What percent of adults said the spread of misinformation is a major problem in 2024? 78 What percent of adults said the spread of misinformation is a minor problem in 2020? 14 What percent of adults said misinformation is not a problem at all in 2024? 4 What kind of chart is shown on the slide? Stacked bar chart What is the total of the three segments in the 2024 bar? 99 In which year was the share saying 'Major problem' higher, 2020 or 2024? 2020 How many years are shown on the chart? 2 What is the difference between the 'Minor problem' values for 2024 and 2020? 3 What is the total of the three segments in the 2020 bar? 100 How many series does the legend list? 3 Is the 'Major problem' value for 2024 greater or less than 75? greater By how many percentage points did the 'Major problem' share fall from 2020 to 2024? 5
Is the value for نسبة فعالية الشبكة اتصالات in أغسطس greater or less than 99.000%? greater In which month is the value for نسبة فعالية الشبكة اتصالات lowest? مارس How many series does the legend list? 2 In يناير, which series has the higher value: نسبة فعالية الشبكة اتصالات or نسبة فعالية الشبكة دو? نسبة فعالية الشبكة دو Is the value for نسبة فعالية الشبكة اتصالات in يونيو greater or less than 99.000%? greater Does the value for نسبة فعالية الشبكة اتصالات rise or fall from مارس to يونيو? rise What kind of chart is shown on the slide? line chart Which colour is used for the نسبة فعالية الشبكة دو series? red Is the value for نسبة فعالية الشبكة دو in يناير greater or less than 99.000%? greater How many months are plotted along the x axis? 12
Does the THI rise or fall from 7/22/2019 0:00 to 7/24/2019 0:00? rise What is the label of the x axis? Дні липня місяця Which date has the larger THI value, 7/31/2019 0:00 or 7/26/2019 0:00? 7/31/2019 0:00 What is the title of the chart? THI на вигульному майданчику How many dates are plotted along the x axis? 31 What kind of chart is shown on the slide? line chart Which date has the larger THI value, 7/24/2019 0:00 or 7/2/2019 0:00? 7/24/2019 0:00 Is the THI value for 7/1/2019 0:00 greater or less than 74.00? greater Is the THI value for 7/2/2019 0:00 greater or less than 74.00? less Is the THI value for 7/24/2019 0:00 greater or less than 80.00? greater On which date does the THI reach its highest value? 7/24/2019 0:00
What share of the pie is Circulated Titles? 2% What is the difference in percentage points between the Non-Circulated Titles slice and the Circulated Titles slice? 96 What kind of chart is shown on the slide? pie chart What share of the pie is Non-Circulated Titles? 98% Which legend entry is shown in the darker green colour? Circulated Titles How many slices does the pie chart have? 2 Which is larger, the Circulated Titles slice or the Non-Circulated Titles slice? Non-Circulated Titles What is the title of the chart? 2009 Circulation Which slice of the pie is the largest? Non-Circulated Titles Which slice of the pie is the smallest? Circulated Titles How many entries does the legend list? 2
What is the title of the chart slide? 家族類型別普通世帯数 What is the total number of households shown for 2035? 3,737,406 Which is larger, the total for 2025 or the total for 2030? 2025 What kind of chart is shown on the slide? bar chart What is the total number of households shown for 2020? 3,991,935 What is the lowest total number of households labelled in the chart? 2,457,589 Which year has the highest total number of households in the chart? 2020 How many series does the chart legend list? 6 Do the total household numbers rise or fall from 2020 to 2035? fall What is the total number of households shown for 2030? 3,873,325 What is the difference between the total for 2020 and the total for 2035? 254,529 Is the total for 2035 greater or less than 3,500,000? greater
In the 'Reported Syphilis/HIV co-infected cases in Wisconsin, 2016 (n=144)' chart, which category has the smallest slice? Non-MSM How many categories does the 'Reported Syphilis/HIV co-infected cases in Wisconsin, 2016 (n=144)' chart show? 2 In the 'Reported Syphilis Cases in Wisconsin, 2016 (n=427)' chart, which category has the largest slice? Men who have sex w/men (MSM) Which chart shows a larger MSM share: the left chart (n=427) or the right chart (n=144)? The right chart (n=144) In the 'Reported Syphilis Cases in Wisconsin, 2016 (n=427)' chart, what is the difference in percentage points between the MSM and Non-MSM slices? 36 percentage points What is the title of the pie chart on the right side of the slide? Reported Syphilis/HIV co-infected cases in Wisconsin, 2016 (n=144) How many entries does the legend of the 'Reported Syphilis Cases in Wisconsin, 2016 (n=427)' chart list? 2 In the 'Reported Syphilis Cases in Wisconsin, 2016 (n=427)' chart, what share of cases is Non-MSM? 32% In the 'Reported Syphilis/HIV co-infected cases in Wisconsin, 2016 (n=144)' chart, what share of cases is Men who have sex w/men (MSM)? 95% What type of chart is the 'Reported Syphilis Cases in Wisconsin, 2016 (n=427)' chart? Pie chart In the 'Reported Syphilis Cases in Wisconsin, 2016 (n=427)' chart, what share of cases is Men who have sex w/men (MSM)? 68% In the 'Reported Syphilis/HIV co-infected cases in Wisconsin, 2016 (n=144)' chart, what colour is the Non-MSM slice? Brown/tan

☆ ☆ ☆ ☆ ☆ ☆ ☆

*TO-DO ITEM*:
Rewrite the records from their start through the line containing "Is the value for نسبة فعالية الشبكة اتصالات in أغسطس", putting "grown-ups" in place of "adults" and leaving everything else as it is.

*SOLUTION*:
What percent of grown-ups said the spread of misinformation is a major problem in 2024? 78 What percent of grown-ups said the spread of misinformation is a minor problem in 2020? 14 What percent of grown-ups said misinformation is not a problem at all in 2024? 4 What kind of chart is shown on the slide? Stacked bar chart What is the total of the three segments in the 2024 bar? 99 In which year was the share saying 'Major problem' higher, 2020 or 2024? 2020 How many years are shown on the chart? 2 What is the difference between the 'Minor problem' values for 2024 and 2020? 3 What is the total of the three segments in the 2020 bar? 100 How many series does the legend list? 3 Is the 'Major problem' value for 2024 greater or less than 75? greater By how many percentage points did the 'Major problem' share fall from 2020 to 2024? 5
Is the value for نسبة فعالية الشبكة اتصالات in أغسطس greater or less than 99.000%? greater In which month is the value for نسبة فعالية الشبكة اتصالات lowest? مارس How many series does the legend list? 2 In يناير, which series has the higher value: نسبة فعالية الشبكة اتصالات or نسبة فعالية الشبكة دو? نسبة فعالية الشبكة دو Is the value for نسبة فعالية الشبكة اتصالات in يونيو greater or less than 99.000%? greater Does the value for نسبة فعالية الشبكة اتصالات rise or fall from مارس to يونيو? rise What kind of chart is shown on the slide? line chart Which colour is used for the نسبة فعالية الشبكة دو series? red Is the value for نسبة فعالية الشبكة دو in يناير greater or less than 99.000%? greater How many months are plotted along the x axis? 12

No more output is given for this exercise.